A festival of silent cinema

harwichelectricpalace

Interior of the Harwich Electric Palace, from http://www.electricpalace.com

News of an introductory festival of silent cinema being held 7-10 May in Harwich, Essex at the Electric Palace, one of the oldest cinemas in Britain still to be showing films, indeed with its original screen from the silent period, original projection room and ornamental frontage still intact.

A Festival of Silent Cinema
Thursday 7th May – Sunday 10th May 2009

A four day programme of silent films aiming to show exactly what these first films looked like and what the audience were seeing between 1896 and the late 1920s.

The Programme Curator is David Cleveland, founder and now retired director of the East Anglian Film Archive in Norwich. Presentations and commentary contributions will also be given by other film archivists and film historians.

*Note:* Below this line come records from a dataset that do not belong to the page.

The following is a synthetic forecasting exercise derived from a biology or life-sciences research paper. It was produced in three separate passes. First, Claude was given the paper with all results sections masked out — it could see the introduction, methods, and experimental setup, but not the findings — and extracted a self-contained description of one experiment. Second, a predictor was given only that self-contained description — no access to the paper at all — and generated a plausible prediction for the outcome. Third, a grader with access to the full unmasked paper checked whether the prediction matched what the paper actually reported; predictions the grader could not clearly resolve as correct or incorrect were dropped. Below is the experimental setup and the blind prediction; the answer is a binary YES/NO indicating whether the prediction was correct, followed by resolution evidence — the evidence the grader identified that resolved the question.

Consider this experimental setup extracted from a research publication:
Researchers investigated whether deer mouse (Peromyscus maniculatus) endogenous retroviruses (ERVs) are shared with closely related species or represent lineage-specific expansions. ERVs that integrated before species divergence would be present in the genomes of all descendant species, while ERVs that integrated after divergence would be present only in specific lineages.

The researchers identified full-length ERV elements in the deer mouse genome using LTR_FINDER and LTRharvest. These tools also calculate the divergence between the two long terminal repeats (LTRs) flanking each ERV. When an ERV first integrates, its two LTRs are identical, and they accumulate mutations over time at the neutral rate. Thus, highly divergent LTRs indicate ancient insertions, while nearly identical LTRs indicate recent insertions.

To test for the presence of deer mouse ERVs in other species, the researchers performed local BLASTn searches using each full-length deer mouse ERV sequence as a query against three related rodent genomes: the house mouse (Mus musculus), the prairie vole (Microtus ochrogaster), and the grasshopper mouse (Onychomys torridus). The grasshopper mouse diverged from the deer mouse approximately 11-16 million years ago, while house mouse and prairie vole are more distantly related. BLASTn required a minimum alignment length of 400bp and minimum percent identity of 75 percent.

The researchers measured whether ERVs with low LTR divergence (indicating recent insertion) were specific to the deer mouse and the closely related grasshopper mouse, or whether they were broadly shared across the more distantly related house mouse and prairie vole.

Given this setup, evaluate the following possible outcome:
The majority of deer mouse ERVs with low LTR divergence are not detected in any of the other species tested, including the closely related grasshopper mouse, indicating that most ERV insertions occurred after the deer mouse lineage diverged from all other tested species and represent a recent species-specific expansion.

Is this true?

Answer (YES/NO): NO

Over the four day festival in May, 2009, there will be a unique opportunity to experience an array of original silent films. The programme will include many rare films; some will not have been shown since first distributed almost a century ago. The Electric Palace will be host to films typical of the period 1896 -1929: comedies, dramas, animations, features, topicals and shorts. These will have authentic accompaniment as well as specially composed music. The programme will also include live re-creations of music hall acts. which would have been common for the time. What audiences were seeing before motion pictures, will be illustrated by Magic Lantern Shows. In addition, there will be an exhibition of early cinema technology as well as a display of pre-cinema media.

Films will be shown on the Electric Palace’s Kalee 35mm projectors and, in the case of some very early films, on a specially installed Gaumont Chrono projector. All films will be projected onto the cinema’s original hand-painted screen.

The Festival will open on Thursday May 7th, with a special reception and screening of the Alfred Hitchcock film ‘The Ring’ (cert U), 1927. At its close, on Sunday 10th May, there will be a guest presentation and feature to be confirmed.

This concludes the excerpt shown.